## REQUIRED WORK
When you return the lines below, go from the first through the line with "Cache file created", keep them exact, and leave out every picture.

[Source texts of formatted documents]
**********

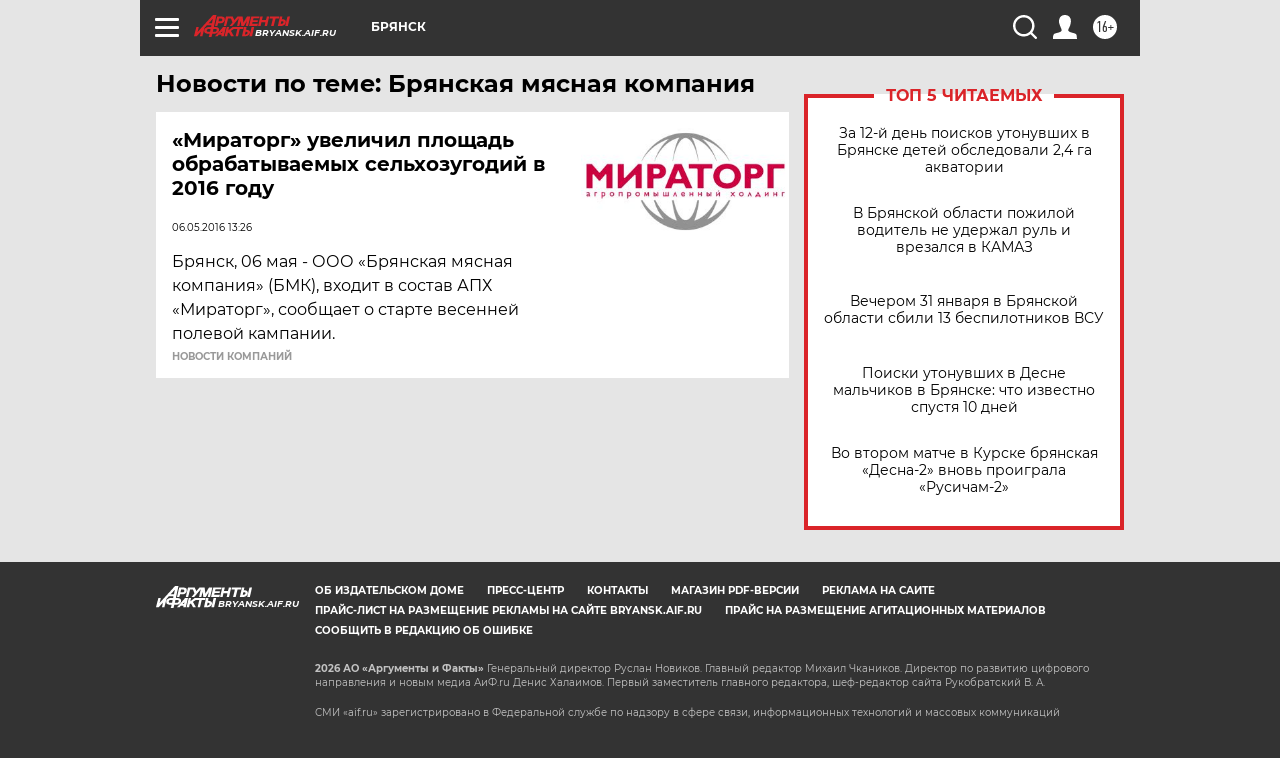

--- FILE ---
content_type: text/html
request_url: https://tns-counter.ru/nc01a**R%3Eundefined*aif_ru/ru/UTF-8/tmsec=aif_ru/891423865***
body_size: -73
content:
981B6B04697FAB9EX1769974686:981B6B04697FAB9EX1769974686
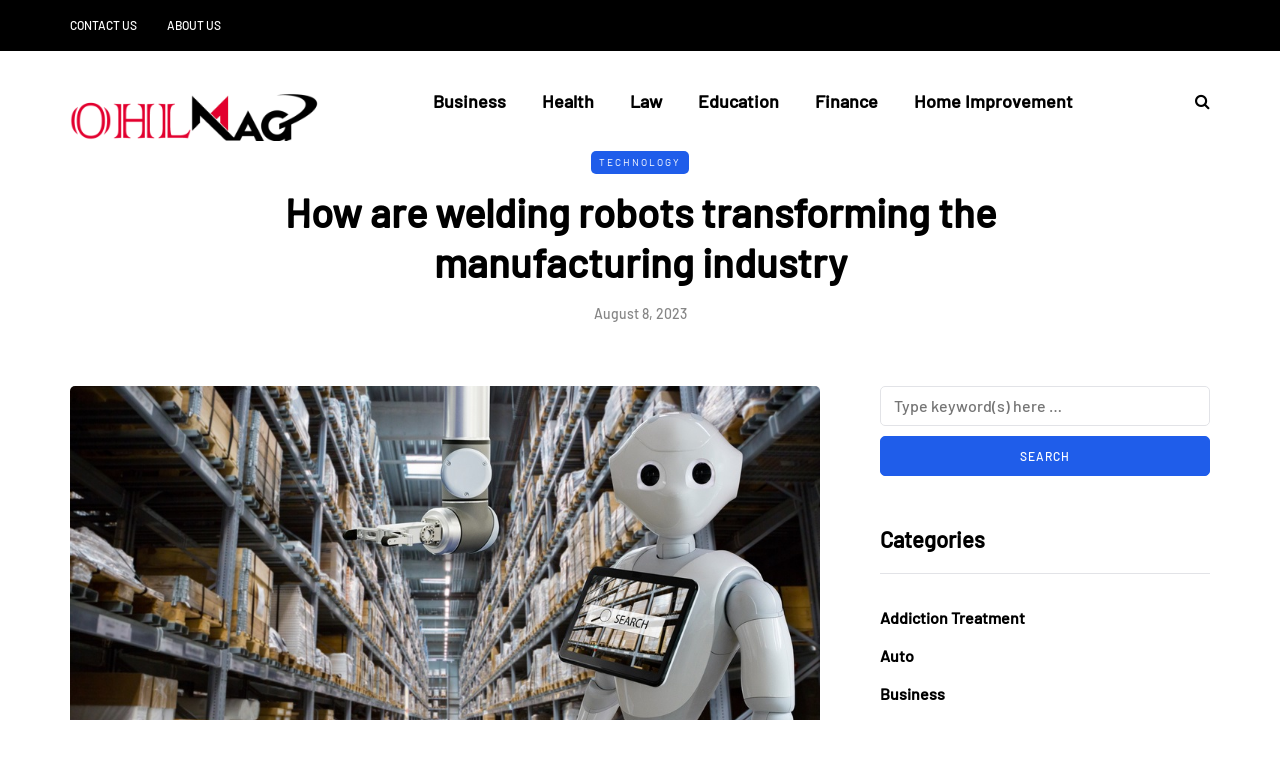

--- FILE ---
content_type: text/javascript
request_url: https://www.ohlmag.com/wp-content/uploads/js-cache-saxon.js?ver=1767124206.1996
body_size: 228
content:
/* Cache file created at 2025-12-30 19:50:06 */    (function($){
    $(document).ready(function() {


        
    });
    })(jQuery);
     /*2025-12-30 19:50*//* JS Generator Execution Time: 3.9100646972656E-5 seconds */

**********

## RESULT OF THIS TASK
--- FILE ---
content_type: text/html
request_url: https://tns-counter.ru/nc01a**R%3Eundefined*aif_ru/ru/UTF-8/tmsec=aif_ru/891423865***
body_size: -73
content:
981B6B04697FAB9EX1769974686:981B6B04697FAB9EX1769974686

--- FILE ---
content_type: text/javascript
request_url: https://www.ohlmag.com/wp-content/uploads/js-cache-saxon.js?ver=1767124206.1996
body_size: 228
content:
/* Cache file created at 2025-12-30 19:50:06 */    (function($){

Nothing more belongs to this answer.